By default this will return films available in the US only. If you want films available in Canada (only), you can add the two-letter ISO code -a geo=CA:

scrapy crawl films -a geo=CA -O films.jl

Choose a random film from the list:

./random_film.py -f films.jl

Go to a random criterion movie page in your default browser:

./random_film.py -f films.jl -b

Export Formats

Depending on the format, each film looks something like this:

{
  "title": "Belle de jour", 
  "url": "https://www.criterionchannel.com/belle-de-jour", 
  "img": "https://vhx.imgix.net/criterionchannelchartersu/assets/46bfd0a2-4448-4896-9b0f-cc755e212eb5.jpg", 
  "country": "France", 
  "year": "1967", 
  "director": "Luis Buñuel", 
  "slug": "belle-de-jour"
}

You can also export as json, csv, jl or even xml by changing the file extension:

# CSV
scrapy crawl films -O films.csv

# JSON
scrapy crawl films -O films.json

# JL
scrapy crawl films -O films.jl

# XML
scrapy crawl films -O films.xml

Genres

There is a separate script to extract the genre and director summaries. At some point I'll merge this separate script into the main "films" parser so that the resulting movies are categrorized.

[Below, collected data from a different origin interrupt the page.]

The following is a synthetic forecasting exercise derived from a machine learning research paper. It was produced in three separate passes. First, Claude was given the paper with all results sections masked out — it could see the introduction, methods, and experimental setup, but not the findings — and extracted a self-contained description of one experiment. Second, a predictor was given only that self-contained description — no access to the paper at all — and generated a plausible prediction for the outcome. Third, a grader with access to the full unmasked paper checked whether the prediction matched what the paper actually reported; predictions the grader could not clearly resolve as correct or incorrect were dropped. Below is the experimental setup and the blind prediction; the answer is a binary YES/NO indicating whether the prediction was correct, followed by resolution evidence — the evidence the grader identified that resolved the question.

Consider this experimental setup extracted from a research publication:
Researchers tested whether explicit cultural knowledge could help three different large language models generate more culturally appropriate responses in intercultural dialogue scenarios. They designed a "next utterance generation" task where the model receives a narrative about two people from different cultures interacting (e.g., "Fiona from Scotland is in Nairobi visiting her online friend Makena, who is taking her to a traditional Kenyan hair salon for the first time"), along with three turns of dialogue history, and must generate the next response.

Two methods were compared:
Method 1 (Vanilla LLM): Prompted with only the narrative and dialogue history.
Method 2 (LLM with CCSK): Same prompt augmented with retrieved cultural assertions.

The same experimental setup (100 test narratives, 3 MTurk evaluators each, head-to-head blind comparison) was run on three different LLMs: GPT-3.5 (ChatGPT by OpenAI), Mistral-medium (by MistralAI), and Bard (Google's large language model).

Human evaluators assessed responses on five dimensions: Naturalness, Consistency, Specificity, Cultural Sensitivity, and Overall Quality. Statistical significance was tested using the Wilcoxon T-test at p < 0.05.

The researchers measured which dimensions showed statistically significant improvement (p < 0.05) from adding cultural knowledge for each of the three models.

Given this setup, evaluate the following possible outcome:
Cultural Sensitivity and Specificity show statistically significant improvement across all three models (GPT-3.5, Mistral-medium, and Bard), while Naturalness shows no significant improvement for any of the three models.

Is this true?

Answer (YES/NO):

scrapy crawl genres -O genres.json

Films By Genre

# for US only:
scrapy crawl films_by_genre -O genres.json

# or for Canada only:
scrapy crawl films_by_genre -a geo=CA -O genres.json

Note that this will return a film multiple times per genre. You can merge the genres as JL (and the geo code) with the merge_genres.py script. This is probably the most complete data source, as each film will have a list of genres and geo regions. This script generates the most complete set of data:

# get the movies available in the US
scrapy crawl films_by_genre -O genres_raw_us.jl

# get the movies available in Canada
scrapy crawl films_by_genre -a geo=CA -O genres_raw_ca.jl

# concatenate the files together
cat genres_raw_us.jl genres_raw_ca.jl genres_raw.jl

# merge the genres and geo locations
./merge_genres.py -f genres_raw.jl > genres.jl

# convert into JSON (using the [jq](https://stedolan.github.io/jq/) library)
cat tmp/genres_final.jl  | jq > tmp/genres_final.json

This generates a file with an array of json objects that look like this:

{
  "title": "Across 110th Street",
  "url": "https://www.criterionchannel.com/across-110th-street",
  "img": "https://vhx.imgix.net/criterionchannelchartersu/assets/bd588e21-2211-4e36-b447-1a3947e24cf5.jpg",
  "country": "United States",
  "year": "1972",
  "director": "Barry Shear",
  "slug": "across-110th-street",
  "genre": [
    "action-adventure",
    "crime"
  ],
  "geo": [
    "CA",
    "US"
  ]
}

Tycherion

This library is used to generate random film suggestions at Tycherion.